Seeking to define a backstop federal policy to bring up the provincial laggards or at least force their hand is a solid strategy moving forward. It accommodates a patchwork while setting a national performance standard. But set this aside for now.

During the campaign you did not talk emission reduction targets, which is very good. Continue to focus on action and not targets, because we know politically set targets are economically infeasible. Was Prime Minister Harper really prepared for a $175 per tonne carbon price to hit his 2030 target?

Your call to modify the Canadian Exploration Expense write-off to only apply to unsuccessful exploration is smart subsidy reform. Modifying this subsidy is simple, can be done within the tax code, and will help Canada’s international reputation significantly. Financially, it is not big, about $250 million per year, and would likely have a minimal impact on oil and gas activity.

Investing in clean technology is something Canada desperately needs. Our biggest emission challenge is large industrial emitters given that innovation signals have been weak. And we can’t expect global technology spillovers to help solve our problem. Working with the provinces and establishing regional R&D priorities is exactly the type of role that we need from the federal government.

Third, use the gas tax to implement a national carbon price with proceeds recycled to provinces to incent change. Given the current fragmented carbon pricing architecture in Canada, there is really not much room for the federal government to pre-empt the existing carbon pricing policies. For now, the simplest move is to increase the gas tax, which would reinforce existing provincial carbon policies and broaden the signal to provincial laggards. It would help many provinces to achieve their reduction targets while not messing with the primary signals provided by current provincial policy.

Proceeds from a 2 cent per liter carbon levy or $20 per tonne carbon fee on all liquid fuels in Canada would average about $3.5 billion annually to 2020 (net of tax interactions), making new infrastructure and innovation spending in the provinces possible.
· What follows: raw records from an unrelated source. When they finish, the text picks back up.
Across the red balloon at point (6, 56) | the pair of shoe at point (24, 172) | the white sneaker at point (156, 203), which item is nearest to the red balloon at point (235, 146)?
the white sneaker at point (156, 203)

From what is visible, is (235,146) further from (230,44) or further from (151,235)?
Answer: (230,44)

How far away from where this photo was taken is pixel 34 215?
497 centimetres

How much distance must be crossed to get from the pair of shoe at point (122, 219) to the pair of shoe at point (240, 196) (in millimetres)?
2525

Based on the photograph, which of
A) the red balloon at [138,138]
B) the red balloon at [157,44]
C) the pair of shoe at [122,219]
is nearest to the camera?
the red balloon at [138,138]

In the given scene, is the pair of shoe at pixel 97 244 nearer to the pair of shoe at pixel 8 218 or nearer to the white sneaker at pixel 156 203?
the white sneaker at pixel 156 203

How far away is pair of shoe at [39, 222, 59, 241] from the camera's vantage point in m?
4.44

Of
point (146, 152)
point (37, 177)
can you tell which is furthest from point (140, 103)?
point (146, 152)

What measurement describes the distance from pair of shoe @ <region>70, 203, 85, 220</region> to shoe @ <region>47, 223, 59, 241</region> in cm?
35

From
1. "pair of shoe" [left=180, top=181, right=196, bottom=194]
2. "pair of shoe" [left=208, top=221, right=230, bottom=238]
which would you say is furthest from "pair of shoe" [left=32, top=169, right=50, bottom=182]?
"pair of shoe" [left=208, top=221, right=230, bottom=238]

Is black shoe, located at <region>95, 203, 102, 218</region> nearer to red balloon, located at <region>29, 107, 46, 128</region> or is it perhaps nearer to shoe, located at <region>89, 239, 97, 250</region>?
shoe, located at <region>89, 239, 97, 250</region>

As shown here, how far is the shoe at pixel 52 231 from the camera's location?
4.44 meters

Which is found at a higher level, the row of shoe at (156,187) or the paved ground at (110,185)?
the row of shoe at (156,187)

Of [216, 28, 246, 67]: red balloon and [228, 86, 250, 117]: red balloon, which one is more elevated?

With a little sunshine, a few simple steps, and a pragmatic and inclusive approach the new Liberal government could move forward fairly rapidly with a credible policy package. This is not transformative change, but rather a badly needed reset of federal climate policy. Then with a bit of breathing room and way less brawling, we Canadians might just turn our attention to how we prosper in a rapidly emerging global low carbon economy.